For females, neutering requires abdominal surgery. Well, Leni recovered so quicky, it’s unbelievable. An hour after the operation, she woke and immediately wanted to walk around and explore the vet clinic. When my friend brought her home to me, she was delighted, greeted me with enthusiasm and asked for cuddles. Even when the anaesthetic wore off, she barely slowed down. She just moved a bit more carefully for a while.
A day later, she was eating heartily, play-wrestling with the other dog Ginger, and racing around the garden with her feline friend McCoy.
The First Fruit Trees are Blooming
My cornus mas trees have flowers, and the first bees of the year visit them eagerly to gather pollen and nectar.
Cornus mas trees are also called cornelian cherry or fruiting dogwood, although they have nothing to do with either cherries or dogs.
They’re ecologically valuable plants, providing food for bees in the spring and food for humans in late summer. They also improve the soil. A small tree, they are happy to grow in the shade of taller trees, as long as the soil has enough nutrients and they still get plenty of sun. They’re thorny, and thus offer shelter to certain birds, and serve natural safety barriers on boundaries.
I have a food-forest style orchard, where everything grows as nature intended, in a merry mishmash of plants, and without harmful chemicals.
Website Question
What platform do you use for your author website? I’m rethinking mine.

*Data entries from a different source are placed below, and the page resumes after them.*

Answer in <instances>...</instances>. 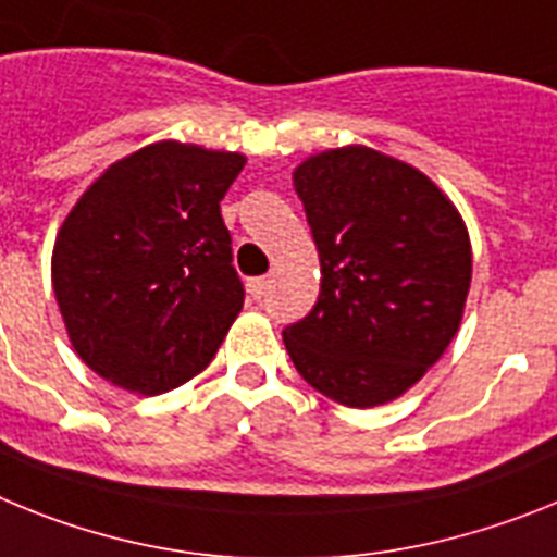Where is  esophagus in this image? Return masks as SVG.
Masks as SVG:
<instances>
[{
  "mask_svg": "<svg viewBox=\"0 0 557 557\" xmlns=\"http://www.w3.org/2000/svg\"><path fill=\"white\" fill-rule=\"evenodd\" d=\"M269 285H272V280L269 277H251L249 280V294L251 299H260L265 292H269Z\"/></svg>",
  "mask_w": 557,
  "mask_h": 557,
  "instance_id": "esophagus-1",
  "label": "esophagus"
}]
</instances>
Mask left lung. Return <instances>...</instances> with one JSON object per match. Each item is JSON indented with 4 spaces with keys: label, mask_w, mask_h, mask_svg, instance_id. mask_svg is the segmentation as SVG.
I'll use <instances>...</instances> for the list:
<instances>
[{
    "label": "left lung",
    "mask_w": 557,
    "mask_h": 557,
    "mask_svg": "<svg viewBox=\"0 0 557 557\" xmlns=\"http://www.w3.org/2000/svg\"><path fill=\"white\" fill-rule=\"evenodd\" d=\"M322 265L317 306L283 331L317 393L352 409L404 395L457 336L471 240L418 168L347 145L294 171Z\"/></svg>",
    "instance_id": "1"
}]
</instances>
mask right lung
I'll return each mask as SVG.
<instances>
[{
    "label": "right lung",
    "instance_id": "obj_1",
    "mask_svg": "<svg viewBox=\"0 0 557 557\" xmlns=\"http://www.w3.org/2000/svg\"><path fill=\"white\" fill-rule=\"evenodd\" d=\"M246 157L164 139L95 178L58 230L52 288L75 352L128 393L205 370L244 308L221 198Z\"/></svg>",
    "mask_w": 557,
    "mask_h": 557
}]
</instances>
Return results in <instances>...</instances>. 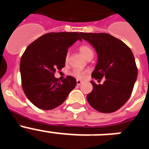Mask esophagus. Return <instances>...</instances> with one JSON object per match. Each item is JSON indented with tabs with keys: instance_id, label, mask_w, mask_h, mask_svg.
<instances>
[{
	"instance_id": "34e87169",
	"label": "esophagus",
	"mask_w": 149,
	"mask_h": 149,
	"mask_svg": "<svg viewBox=\"0 0 149 149\" xmlns=\"http://www.w3.org/2000/svg\"><path fill=\"white\" fill-rule=\"evenodd\" d=\"M81 84H82V81L80 80H77V85H81Z\"/></svg>"
}]
</instances>
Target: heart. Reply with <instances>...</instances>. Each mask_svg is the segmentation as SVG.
I'll use <instances>...</instances> for the list:
<instances>
[{"label":"heart","instance_id":"b5f03b06","mask_svg":"<svg viewBox=\"0 0 149 149\" xmlns=\"http://www.w3.org/2000/svg\"><path fill=\"white\" fill-rule=\"evenodd\" d=\"M80 50V52L82 54L83 56L85 57V58H87L89 56H92L93 55V49L89 47V46L86 45H81L79 48ZM68 54H67L65 55V62L68 61ZM86 74V72L84 70H82V69H74L72 72V75L74 76V77L77 79H83Z\"/></svg>","mask_w":149,"mask_h":149}]
</instances>
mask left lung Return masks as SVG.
Returning a JSON list of instances; mask_svg holds the SVG:
<instances>
[{"instance_id":"1","label":"left lung","mask_w":149,"mask_h":149,"mask_svg":"<svg viewBox=\"0 0 149 149\" xmlns=\"http://www.w3.org/2000/svg\"><path fill=\"white\" fill-rule=\"evenodd\" d=\"M98 54L92 77L103 84H93L86 95L90 106L97 111L110 113L121 108L129 99L137 77V67L132 51L122 41L105 33H80Z\"/></svg>"}]
</instances>
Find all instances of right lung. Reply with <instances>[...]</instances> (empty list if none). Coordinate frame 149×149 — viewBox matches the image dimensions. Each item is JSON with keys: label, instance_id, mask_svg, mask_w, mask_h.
I'll return each instance as SVG.
<instances>
[{"label": "right lung", "instance_id": "obj_1", "mask_svg": "<svg viewBox=\"0 0 149 149\" xmlns=\"http://www.w3.org/2000/svg\"><path fill=\"white\" fill-rule=\"evenodd\" d=\"M82 40L77 32L48 33L29 45L20 62L22 86L30 102L41 110H52L66 99L75 87L74 77L61 82L54 77L65 66L68 47Z\"/></svg>", "mask_w": 149, "mask_h": 149}]
</instances>
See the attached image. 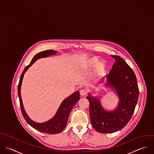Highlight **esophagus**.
I'll list each match as a JSON object with an SVG mask.
<instances>
[{
    "label": "esophagus",
    "instance_id": "34e87169",
    "mask_svg": "<svg viewBox=\"0 0 154 154\" xmlns=\"http://www.w3.org/2000/svg\"><path fill=\"white\" fill-rule=\"evenodd\" d=\"M80 94L82 96H85L86 94V91L85 90H83V89H82L80 90Z\"/></svg>",
    "mask_w": 154,
    "mask_h": 154
}]
</instances>
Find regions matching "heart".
I'll use <instances>...</instances> for the list:
<instances>
[{"label": "heart", "mask_w": 154, "mask_h": 154, "mask_svg": "<svg viewBox=\"0 0 154 154\" xmlns=\"http://www.w3.org/2000/svg\"><path fill=\"white\" fill-rule=\"evenodd\" d=\"M98 59L96 57L90 58L87 62L88 67H93L96 65L92 72V76L94 78H99L101 77L106 72L107 68V64L104 60H100L99 62Z\"/></svg>", "instance_id": "1"}]
</instances>
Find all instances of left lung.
<instances>
[{"mask_svg": "<svg viewBox=\"0 0 154 154\" xmlns=\"http://www.w3.org/2000/svg\"><path fill=\"white\" fill-rule=\"evenodd\" d=\"M115 62L106 75L105 86L113 89L119 98L115 109L106 110L100 97L88 94L89 113L92 127L101 133H111L123 128L131 119L138 101L139 91L136 75L126 62L119 56H113Z\"/></svg>", "mask_w": 154, "mask_h": 154, "instance_id": "left-lung-1", "label": "left lung"}]
</instances>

Many years ago, I decided to pay for Wix Premium for my website. At the time, I thought that having a well-designed website was important, that free hosting platforms and template designs were inferior. So I paid Wix for the hosting, paid designers for the design.
I realise now that this was a waste of money. Frankly, the kind of people who visit my website go there for the content, not for the design. And book readers don’t care whether an author’s website is individually designed or uses templates.
It was also a waste of time, requiring much work to create new pages or even to keep existing pages updated.
So now I think of migrating my website to a fre, easy-to use platform (maybe Google Sites) to save myself time and money. If you have experience with a free hosting platform, I’d love to hear about your experiences. Do you have any advice, any warnings?
(If you want to take a look at my website as it is now, with articles about writing, and funny bits about my cats, here it is: raynehall.com. )
When Life Gets Tough
Here’s a book which can help you cope with life’s challenges and at the same time strengthen your author voice and produce great writing.
Crisis Writing: Use Your Experience to Fuel Your Fiction
Are you in the grip of an overwhelming personal problem, or caught up in the currents of a worldwide disaster? If you struggle to survive and keep going day after day, if you find it difficult to summon the energy and the will to write, then this book can help.
I'll guide you to write more and write better than ever, by turning harrowing events into potent stories. Harness the power of your emotions, mould your experiences into fiction. You can even put the evil people who harmed you into service as villains. Your observations become the fuel that turns your tales into beacons.
Ebook only. mybook.to/cris
Greetings from Bulgaria
Rayne
(PS: I always love hearing from you. I don’t always respond, simply because life gets in the way. But I read and cherish every communication from you.)




I didn’t see them because I didn’t get a notification.
Rayne, I've collected and read all your books (some hardcopies, most on Kindle) and I just wanted to thank you for every one of them--they are an incredible resource, educational tool, and inspiration. I've recommended your books to all my writing/mystery group friends--they are amazing. Thanks for all that you do. (And let us know if you start the short-story competitions again, and/or the theme anthology books as well). But I know you're busy--love that you rescue animals--we rescue cats, get them "fixed" and find them homes--seems like many writers do that. Wow, Bulgaria. You're a brave gal! Thanks so much again for all your titles, your work. I love everything you've published.